Your instructions: Reproduce the entries below, from the line containing "How far is the" through the end, requests included, and raise every distance given in the answers by 48.

Source data:
****************************************

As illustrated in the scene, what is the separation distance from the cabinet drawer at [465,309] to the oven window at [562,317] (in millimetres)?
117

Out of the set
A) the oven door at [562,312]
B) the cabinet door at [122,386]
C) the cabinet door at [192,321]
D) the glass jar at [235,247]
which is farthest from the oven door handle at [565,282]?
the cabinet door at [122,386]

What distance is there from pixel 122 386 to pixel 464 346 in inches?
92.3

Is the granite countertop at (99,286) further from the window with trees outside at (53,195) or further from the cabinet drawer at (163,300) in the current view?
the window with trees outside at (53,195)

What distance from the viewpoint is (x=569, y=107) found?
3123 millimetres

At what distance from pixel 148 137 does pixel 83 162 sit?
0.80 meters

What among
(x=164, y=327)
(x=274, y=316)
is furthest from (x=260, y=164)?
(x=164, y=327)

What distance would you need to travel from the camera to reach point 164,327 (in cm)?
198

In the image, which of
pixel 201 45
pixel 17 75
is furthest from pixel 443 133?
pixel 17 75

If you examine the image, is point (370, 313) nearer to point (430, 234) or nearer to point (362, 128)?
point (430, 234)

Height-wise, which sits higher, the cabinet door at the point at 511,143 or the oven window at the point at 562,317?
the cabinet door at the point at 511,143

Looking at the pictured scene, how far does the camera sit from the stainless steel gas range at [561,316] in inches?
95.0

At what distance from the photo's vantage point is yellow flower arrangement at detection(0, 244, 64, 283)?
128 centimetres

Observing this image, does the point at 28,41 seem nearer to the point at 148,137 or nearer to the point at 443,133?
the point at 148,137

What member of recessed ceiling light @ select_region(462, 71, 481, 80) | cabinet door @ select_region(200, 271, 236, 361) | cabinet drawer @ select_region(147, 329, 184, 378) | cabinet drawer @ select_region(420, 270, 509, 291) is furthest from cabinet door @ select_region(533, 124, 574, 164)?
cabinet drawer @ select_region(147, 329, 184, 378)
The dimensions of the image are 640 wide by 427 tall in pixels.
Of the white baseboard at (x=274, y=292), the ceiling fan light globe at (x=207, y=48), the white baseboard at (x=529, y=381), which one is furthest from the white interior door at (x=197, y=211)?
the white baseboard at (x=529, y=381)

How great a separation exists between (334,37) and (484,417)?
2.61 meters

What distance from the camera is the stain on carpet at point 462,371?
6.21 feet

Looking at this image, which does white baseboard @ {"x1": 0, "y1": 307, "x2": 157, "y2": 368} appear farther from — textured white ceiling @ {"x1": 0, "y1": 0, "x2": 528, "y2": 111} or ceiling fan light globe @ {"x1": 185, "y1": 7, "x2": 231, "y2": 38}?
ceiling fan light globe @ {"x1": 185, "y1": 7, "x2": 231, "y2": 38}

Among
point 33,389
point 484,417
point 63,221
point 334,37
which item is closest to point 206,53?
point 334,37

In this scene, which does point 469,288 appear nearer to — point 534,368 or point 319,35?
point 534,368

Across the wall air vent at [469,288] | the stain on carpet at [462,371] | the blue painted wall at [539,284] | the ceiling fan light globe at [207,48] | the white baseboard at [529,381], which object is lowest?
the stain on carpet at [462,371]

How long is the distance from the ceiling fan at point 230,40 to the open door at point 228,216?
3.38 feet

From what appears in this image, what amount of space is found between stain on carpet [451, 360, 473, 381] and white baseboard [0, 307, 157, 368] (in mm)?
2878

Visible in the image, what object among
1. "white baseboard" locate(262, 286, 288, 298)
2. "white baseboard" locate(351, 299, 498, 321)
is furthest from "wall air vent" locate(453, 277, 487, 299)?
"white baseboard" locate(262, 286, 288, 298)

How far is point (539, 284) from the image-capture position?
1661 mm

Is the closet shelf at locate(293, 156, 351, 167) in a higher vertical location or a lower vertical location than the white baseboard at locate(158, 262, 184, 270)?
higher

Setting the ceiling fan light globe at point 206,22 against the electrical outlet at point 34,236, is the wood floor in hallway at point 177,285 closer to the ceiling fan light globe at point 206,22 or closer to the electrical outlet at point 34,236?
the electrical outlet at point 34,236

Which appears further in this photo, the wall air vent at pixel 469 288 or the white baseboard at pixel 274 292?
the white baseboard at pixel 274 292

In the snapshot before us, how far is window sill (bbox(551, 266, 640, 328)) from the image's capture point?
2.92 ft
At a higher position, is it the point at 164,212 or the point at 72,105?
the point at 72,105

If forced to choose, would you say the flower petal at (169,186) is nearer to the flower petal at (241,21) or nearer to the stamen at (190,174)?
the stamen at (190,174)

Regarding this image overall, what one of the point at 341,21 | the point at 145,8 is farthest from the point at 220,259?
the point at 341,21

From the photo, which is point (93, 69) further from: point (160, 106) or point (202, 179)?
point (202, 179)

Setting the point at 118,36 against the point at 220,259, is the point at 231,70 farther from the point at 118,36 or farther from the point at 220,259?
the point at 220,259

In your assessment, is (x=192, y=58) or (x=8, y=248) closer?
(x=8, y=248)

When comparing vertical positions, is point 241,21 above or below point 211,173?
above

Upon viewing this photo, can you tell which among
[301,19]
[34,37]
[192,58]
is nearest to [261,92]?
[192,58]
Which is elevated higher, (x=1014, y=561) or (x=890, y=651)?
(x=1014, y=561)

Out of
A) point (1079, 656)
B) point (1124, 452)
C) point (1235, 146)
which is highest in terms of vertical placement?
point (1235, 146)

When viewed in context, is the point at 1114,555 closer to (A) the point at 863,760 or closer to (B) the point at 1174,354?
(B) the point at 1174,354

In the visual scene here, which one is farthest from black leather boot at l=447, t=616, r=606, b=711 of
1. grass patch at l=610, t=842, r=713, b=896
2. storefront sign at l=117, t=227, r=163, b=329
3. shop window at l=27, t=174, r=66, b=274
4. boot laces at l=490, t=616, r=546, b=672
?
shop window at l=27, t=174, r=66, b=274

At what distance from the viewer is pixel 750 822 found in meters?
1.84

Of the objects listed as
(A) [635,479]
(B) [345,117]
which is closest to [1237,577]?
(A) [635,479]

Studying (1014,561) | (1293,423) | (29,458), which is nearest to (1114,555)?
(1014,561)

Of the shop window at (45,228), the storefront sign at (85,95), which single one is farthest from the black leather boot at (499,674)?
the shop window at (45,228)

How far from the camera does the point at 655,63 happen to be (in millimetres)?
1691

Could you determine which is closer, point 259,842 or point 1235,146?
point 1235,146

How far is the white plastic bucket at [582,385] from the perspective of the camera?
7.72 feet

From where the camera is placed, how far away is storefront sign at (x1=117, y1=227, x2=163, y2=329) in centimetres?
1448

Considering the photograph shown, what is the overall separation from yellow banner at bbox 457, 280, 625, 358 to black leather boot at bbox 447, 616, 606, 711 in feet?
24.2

****************************************

Completed exercise:
How far is the white plastic bucket at [582,385] from the perspective of the camera?
55.72 feet

From where the camera is placed, how far away is storefront sign at (x1=117, y1=227, x2=163, y2=329) in centimetres?
1496

Considering the photograph shown, what is the overall separation from yellow banner at bbox 457, 280, 625, 358 to black leather boot at bbox 447, 616, 606, 711 in feet?
72.2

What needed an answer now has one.